▶ Extract provided:
===

# Cloudy Ice-o-matic



## evan (Dec 10, 2010)

I installed two water filters for two Ice-o-matic Ice/water dispensers in an empty office space two weeks ago. Office folk are moving in and are displeased at the cloudiness of the water being dispensed. Appears to be alot of air being mixed in with the water as it's being dispensed as the water turns clear in about a minute. Any of you guys run into cloudy filtered water? What can I do?


----------



## Redwood (Sep 8, 2008)

Its air if it clears in a minute....

Tell them to call their water supplier.


----------



## Tankless (Jun 12, 2008)

Has nothing to do with the plumbing or filtration as you described it. Those units may need some adjustments with the settings. I have done that a few times...not rocket science but requires some effort. I do not know if that will help at the point when the water changes to a solid.


----------



## beavercreekhc (Mar 15, 2010)

just a few questions, did you clean the pump and tray i have seen that do it. sounds like a very simple fix if you ask me but i need a little more info. freon charge good? is there still cleaner in the bin from a previous maintenance? how many batches did you run?


----------



## Tommy plumber (Feb 19, 2010)

Maybe they have the carbonation attachment...:laughing:

On a serious note, when a new filter is installed, I always flush with alot of water to get all the tiny air bubbles out. Keep filling a glass vessel with water until it runs clear.


----------

===

▶ Material provided:

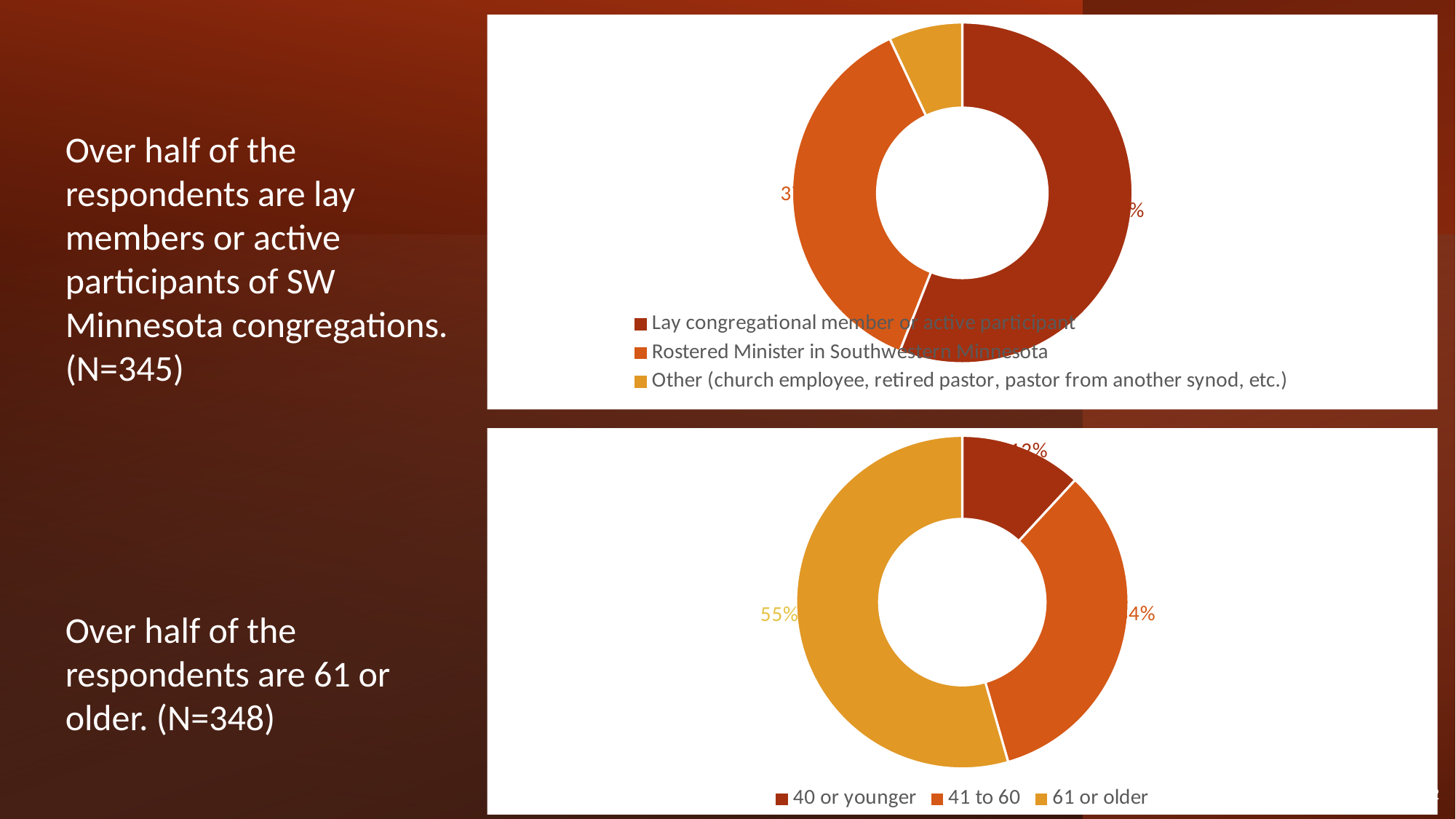
What kind of chart is the top chart on the slide? doughnut chart In the top chart, which category has the smallest share? Other (church employee, retired pastor, pastor from another synod, etc.) In the bottom chart, which age group has the smallest share? 40 or younger In the bottom chart, what share of respondents are 61 or older? 55% In the bottom chart, which colour represents the 61 or older category? yellow-orange What kind of chart is the bottom chart on the slide? doughnut chart In the bottom chart, how many categories does the legend list? 3 In the bottom chart, which is larger: the share for 41 to 60 or the share for 40 or younger? 41 to 60 In the top chart, which category has the largest share? Lay congregational member or active participant In the top chart, how many categories does the legend list? 3 In the top chart, which is larger: the share for Rostered Minister in Southwestern Minnesota or the share for Other? Rostered Minister in Southwestern Minnesota In the bottom chart, which age group has the largest share? 61 or older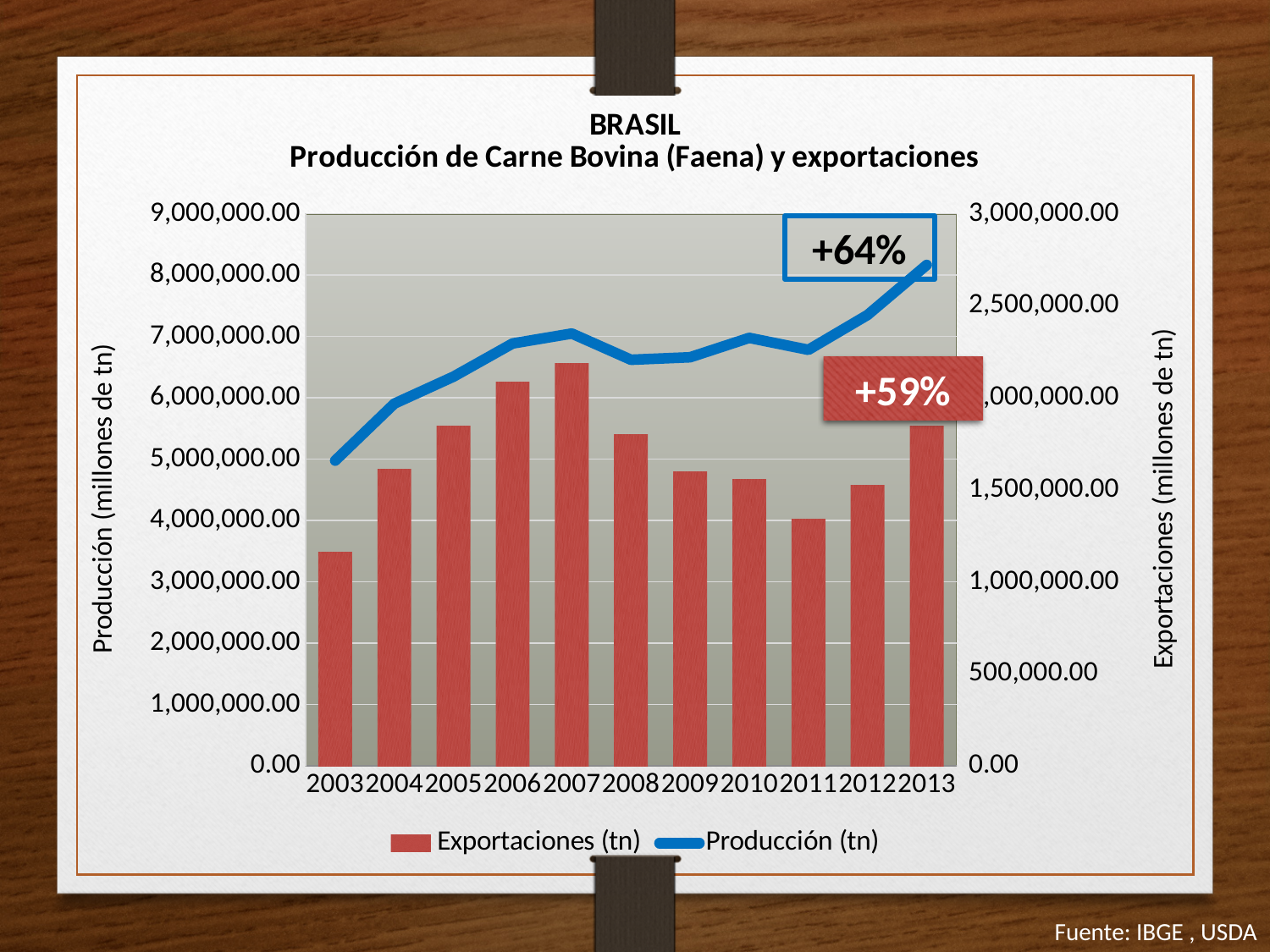
Which year has the highest Exportaciones (tn) bar? 2007 Is the Producción (tn) value for 2013 greater or less than 8,000,000.00? greater Is the Exportaciones (tn) value for 2007 greater or less than 2,000,000.00? greater How many series does the legend list? 2 What percentage is shown in the blue box next to the Producción line? +64% Is the Exportaciones (tn) bar for 2007 larger or smaller than the bar for 2011? larger Which year has the lowest Exportaciones (tn) bar? 2003 Which year has the highest value on the Producción (tn) line? 2013 What type of chart is shown on the slide? A combined bar and line chart How many years are shown on the x axis? 11 Does the Producción (tn) line generally rise or fall from 2003 to 2013? rise Is the Exportaciones (tn) value for 2003 greater or less than 1,500,000.00? less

===

▶ Work task: From the cloudy Ice-o-matic thread above, repeat the part that opens with the words containing "just a few questions, did" and closes with "did you run?", substituting "refrigerant" for "freon".

▶ Written solution:
just a few questions, did you clean the pump and tray i have seen that do it. sounds like a very simple fix if you ask me but i need a little more info. refrigerant charge good? is there still cleaner in the bin from a previous maintenance? how many batches did you run?